题干:
Given a graph G(V, E), a clique is a sub-graph g(v, e), so that for all vertex pairs v1, v2 in v, there exists an edge (v1, v2) in e. Maximum clique is the clique that has maximum number of vertex.
Input
Input contains multiple tests. For each test:
The first line has one integer n, the number of vertex. (1 < n <= 50)
The following n lines has n 0 or 1 each, indicating whether an edge exists between i (line number) and j (column number).
A test with n = 0 signals the end of input. This test should not be processed.
Output
One number for each test, the number of vertex in maximum clique.
Sample Input
5 0 1 1 0 1 1 0 1 1 1 1 1 0 1 1 0 1 1 0 1 1 1 1 1 0 0
Sample Output
4
解题报告:
暴力dfs+剪枝。(然而剪枝并不能快多少,也就快了200ms左右)
AC代码:(4134ms)

数据条目:

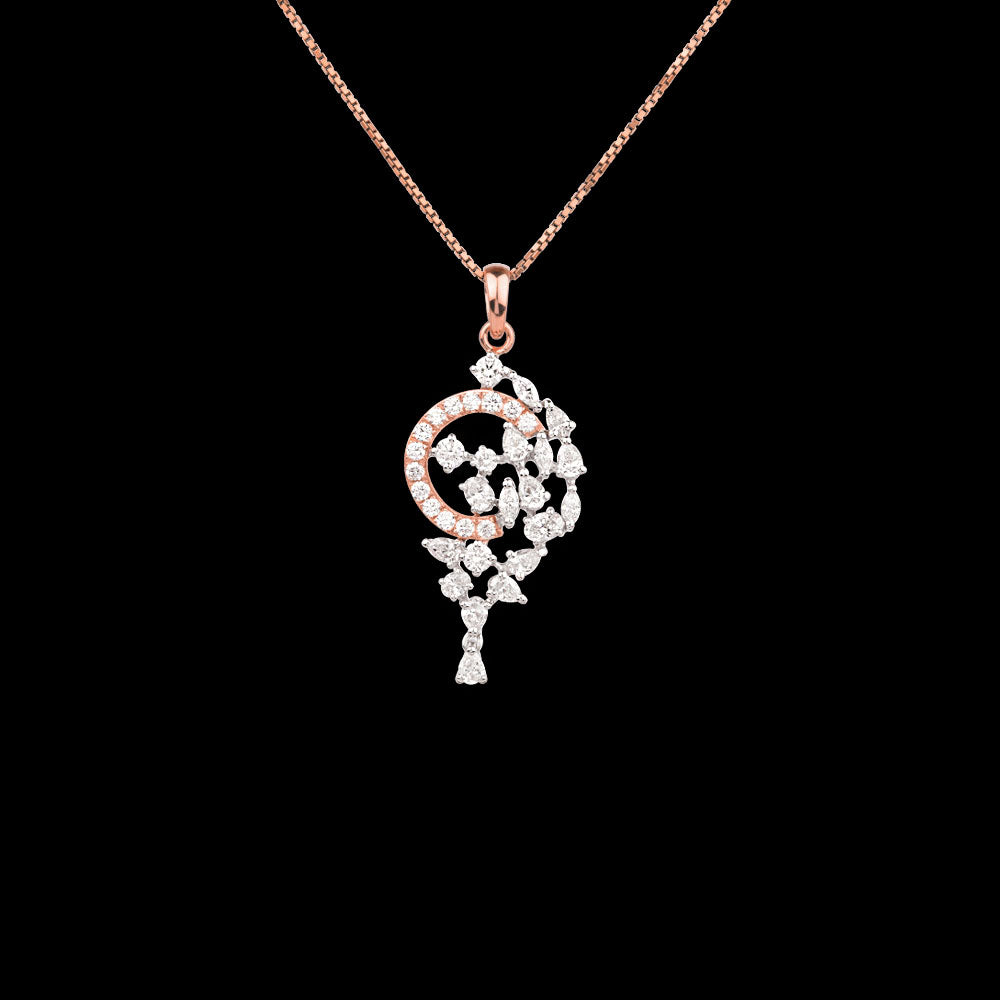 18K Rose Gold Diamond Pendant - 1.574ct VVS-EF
==
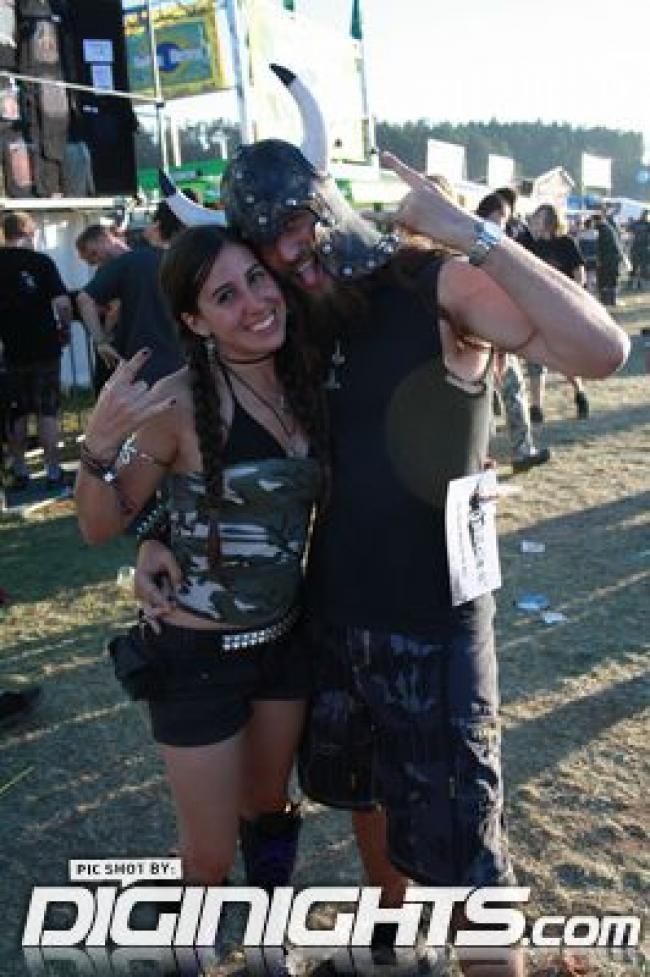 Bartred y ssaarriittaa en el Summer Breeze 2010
...
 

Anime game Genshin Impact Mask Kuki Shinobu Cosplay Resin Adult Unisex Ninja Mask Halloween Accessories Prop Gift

任务指令 1:
请依据摘录回答下列问题:
(a) 顶点数 n 的取值范围是什么?
(b) 何种测试表示输入结束?
(c) AC代码的运行时间是多少?
任务指令 2:
请判断下列陈述是否与摘录相符,逐条回答“是”或“否”,并准确引用摘录中起决定作用的原文。
(a) 剪枝使程序大约快了200ms。
(b) 解题方法为动态规划。
(c) 顶点数之后的 n 行中,每行各有 n 个0或1。
任务指令 3: 请打印摘录中以“The following n”开头、一直到“AC代码:(4134ms)”为止的部分,不得改动任何字词。
上述条目与摘录无关。

任务结果 1:
(a) 1 < n <= 50。
(b) n = 0 的测试表示输入结束。
(c) 4134ms。

任务结果 2:
(a) 是。“也就快了200ms左右”
(b) 否。“暴力dfs+剪枝。”
(c) 是。“The following n lines has n 0 or 1 each”

任务结果 3:
The following n lines has n 0 or 1 each, indicating whether an edge exists between i (line number) and j (column number).
A test with n = 0 signals the end of input. This test should not be processed.
Output
One number for each test, the number of vertex in maximum clique.
Sample Input
5 0 1 1 0 1 1 0 1 1 1 1 1 0 1 1 0 1 1 0 1 1 1 1 1 0 0
Sample Output
4
解题报告:
暴力dfs+剪枝。(然而剪枝并不能快多少,也就快了200ms左右)
AC代码:(4134ms)